Te Twoje siwe włosy, tak piękne,
to zmęczone spojrzenie, tak głębokie...
Mówisz o wszystkim ze łzami w oczach,
ucząc mnie tak wiele o świecie...
I ten powolny krok, od teraz
podążający zawsze za mną.
Już w życiu tak dużo się nabiegałeś,
mój Ukochany, mój Ojcze, mój Przyjacielu.

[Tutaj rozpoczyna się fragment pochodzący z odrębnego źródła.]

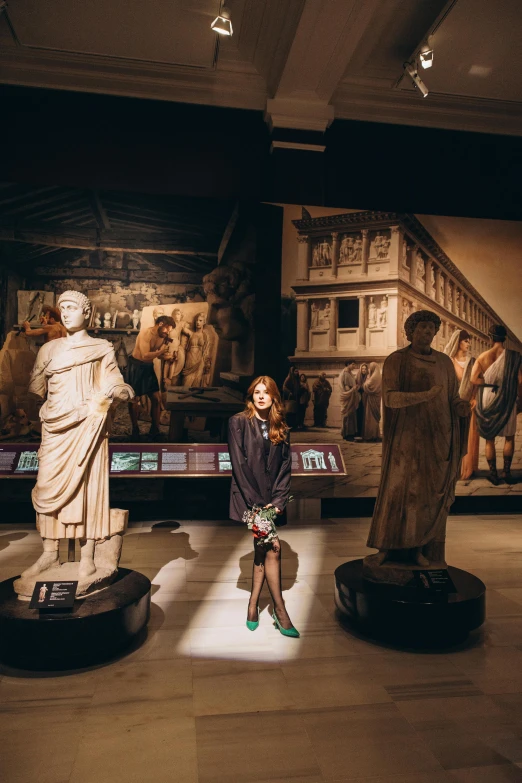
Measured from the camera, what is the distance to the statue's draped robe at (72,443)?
368cm

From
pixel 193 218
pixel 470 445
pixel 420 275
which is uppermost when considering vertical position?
pixel 193 218

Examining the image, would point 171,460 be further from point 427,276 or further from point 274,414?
point 427,276

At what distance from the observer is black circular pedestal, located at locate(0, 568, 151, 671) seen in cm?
323

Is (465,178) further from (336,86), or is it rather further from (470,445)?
(470,445)

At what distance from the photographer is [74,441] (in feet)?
12.1

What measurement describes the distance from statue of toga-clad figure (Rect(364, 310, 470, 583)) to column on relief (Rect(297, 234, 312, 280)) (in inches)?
127

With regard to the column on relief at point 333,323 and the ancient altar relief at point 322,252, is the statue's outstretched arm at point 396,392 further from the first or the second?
the ancient altar relief at point 322,252

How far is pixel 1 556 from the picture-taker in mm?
5383

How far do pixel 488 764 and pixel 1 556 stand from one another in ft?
15.2

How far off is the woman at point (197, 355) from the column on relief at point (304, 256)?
1.42 m

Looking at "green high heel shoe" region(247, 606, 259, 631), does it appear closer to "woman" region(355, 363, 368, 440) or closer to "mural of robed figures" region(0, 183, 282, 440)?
"mural of robed figures" region(0, 183, 282, 440)

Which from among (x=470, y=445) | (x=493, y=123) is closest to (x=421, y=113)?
(x=493, y=123)

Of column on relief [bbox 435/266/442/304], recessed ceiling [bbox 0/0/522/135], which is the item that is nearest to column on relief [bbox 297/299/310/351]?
column on relief [bbox 435/266/442/304]

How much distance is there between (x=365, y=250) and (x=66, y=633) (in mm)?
5791
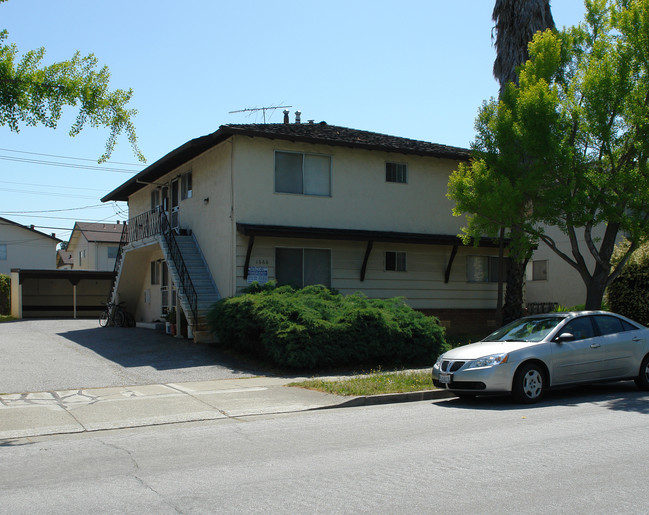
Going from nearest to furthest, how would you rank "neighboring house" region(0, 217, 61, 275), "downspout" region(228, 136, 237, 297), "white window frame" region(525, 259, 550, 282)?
1. "downspout" region(228, 136, 237, 297)
2. "white window frame" region(525, 259, 550, 282)
3. "neighboring house" region(0, 217, 61, 275)

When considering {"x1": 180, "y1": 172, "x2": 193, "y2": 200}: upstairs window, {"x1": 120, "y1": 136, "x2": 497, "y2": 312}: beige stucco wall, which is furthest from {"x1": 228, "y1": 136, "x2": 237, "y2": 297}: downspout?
{"x1": 180, "y1": 172, "x2": 193, "y2": 200}: upstairs window

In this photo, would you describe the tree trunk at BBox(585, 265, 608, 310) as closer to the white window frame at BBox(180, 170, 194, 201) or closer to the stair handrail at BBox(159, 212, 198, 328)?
the stair handrail at BBox(159, 212, 198, 328)

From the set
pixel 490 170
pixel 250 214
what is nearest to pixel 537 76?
pixel 490 170

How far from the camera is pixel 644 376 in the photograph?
1132 cm

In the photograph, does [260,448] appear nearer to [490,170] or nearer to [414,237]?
[490,170]

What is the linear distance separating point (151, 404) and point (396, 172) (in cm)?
1243

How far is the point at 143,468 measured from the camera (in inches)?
257

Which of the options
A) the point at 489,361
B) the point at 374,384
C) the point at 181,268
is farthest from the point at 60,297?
the point at 489,361

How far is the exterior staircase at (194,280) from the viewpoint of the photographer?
1764 centimetres

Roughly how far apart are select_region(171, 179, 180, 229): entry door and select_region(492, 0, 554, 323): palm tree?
35.9ft

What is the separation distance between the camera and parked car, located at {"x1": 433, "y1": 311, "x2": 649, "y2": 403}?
1018 cm

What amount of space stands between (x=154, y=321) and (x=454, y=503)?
65.4ft

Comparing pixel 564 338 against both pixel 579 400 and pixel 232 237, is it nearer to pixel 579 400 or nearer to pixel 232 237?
pixel 579 400

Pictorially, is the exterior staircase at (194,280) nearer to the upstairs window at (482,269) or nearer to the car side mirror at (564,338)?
the upstairs window at (482,269)
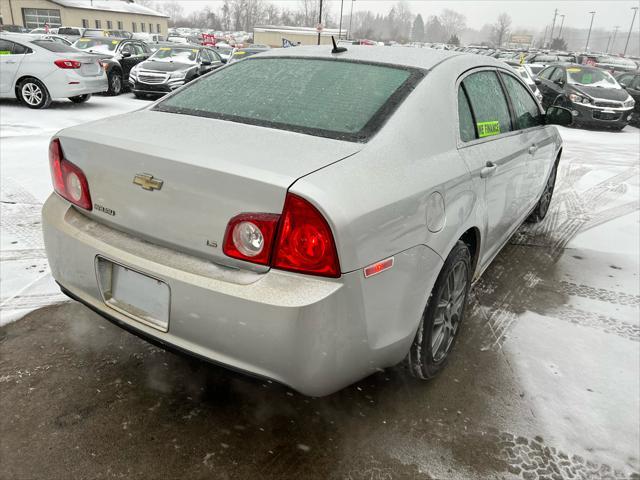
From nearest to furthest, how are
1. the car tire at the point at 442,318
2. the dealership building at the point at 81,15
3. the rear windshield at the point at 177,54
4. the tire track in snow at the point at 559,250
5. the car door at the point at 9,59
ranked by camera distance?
the car tire at the point at 442,318
the tire track in snow at the point at 559,250
the car door at the point at 9,59
the rear windshield at the point at 177,54
the dealership building at the point at 81,15

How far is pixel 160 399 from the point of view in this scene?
91.7 inches

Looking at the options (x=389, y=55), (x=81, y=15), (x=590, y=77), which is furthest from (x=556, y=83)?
(x=81, y=15)

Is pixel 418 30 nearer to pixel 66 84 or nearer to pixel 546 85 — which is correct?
pixel 546 85

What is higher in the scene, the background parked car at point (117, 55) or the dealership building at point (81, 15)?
the dealership building at point (81, 15)

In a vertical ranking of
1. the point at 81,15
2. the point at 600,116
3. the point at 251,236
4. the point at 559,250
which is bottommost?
the point at 559,250

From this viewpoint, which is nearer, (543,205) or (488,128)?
(488,128)

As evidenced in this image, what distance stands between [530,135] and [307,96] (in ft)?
6.51

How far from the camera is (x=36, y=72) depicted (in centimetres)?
981

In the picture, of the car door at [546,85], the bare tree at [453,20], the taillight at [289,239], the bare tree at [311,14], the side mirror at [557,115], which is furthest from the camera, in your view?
the bare tree at [453,20]

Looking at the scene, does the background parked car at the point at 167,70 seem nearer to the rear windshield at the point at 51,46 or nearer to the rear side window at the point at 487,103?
the rear windshield at the point at 51,46

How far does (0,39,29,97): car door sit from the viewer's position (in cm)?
977

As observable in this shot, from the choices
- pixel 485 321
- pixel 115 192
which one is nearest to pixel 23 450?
pixel 115 192

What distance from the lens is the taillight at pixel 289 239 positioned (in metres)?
1.65

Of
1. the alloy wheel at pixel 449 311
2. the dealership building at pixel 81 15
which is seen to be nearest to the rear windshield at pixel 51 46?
the alloy wheel at pixel 449 311
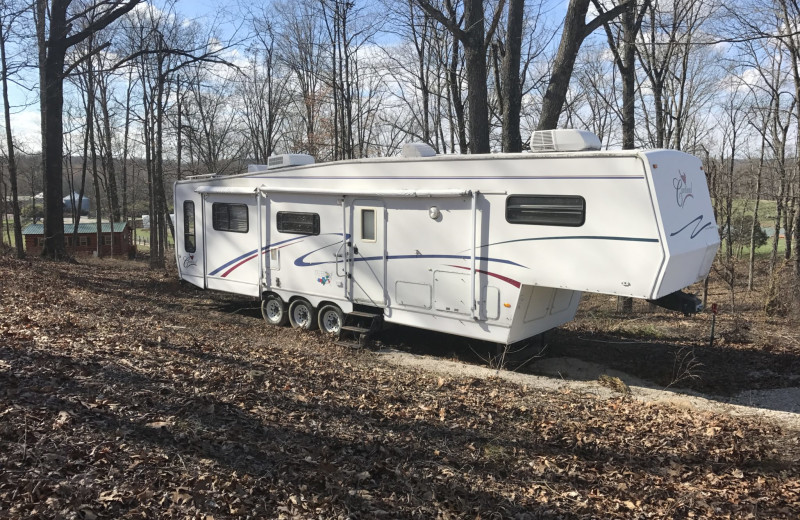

Twoje życie jest pełne historii,
a te zmarszczki, znaczone upływem czasu,
to wspomnienia dawnych zwycięstw,
a może łzy wypłakane na wietrze...
Twój cichy głos uspokaja mnie
i mówi mi o wiele więcej, niż ja sam potrafię powiedzieć,
wnikając głęboko w mą duszę,
mój Ukochany, mój Ojcze, mój Przyjacielu.
Twa przeszłość żyje teraz
w Twych dobrych wspomnieniach,
w tym sercu świadomym
piękna tego świata.
Twój szczery uśmiech zachęca mnie,
Twe rady wskazują mi właściwą drogę.
Całuję Twe ręce i mówię Ci:
mój Ukochany, mój Ojcze, mój Przyjacielu.
Już Ci wszystko powiedziałem,
ale to wszystko to za mało
by powiedzieć to, co czuję...
Patrząc na Twe włosy, tak piękne,
całuję Twe ręce i mówię Ci:
mój Ukochany, mój Ojcze, mój Przyjacielu.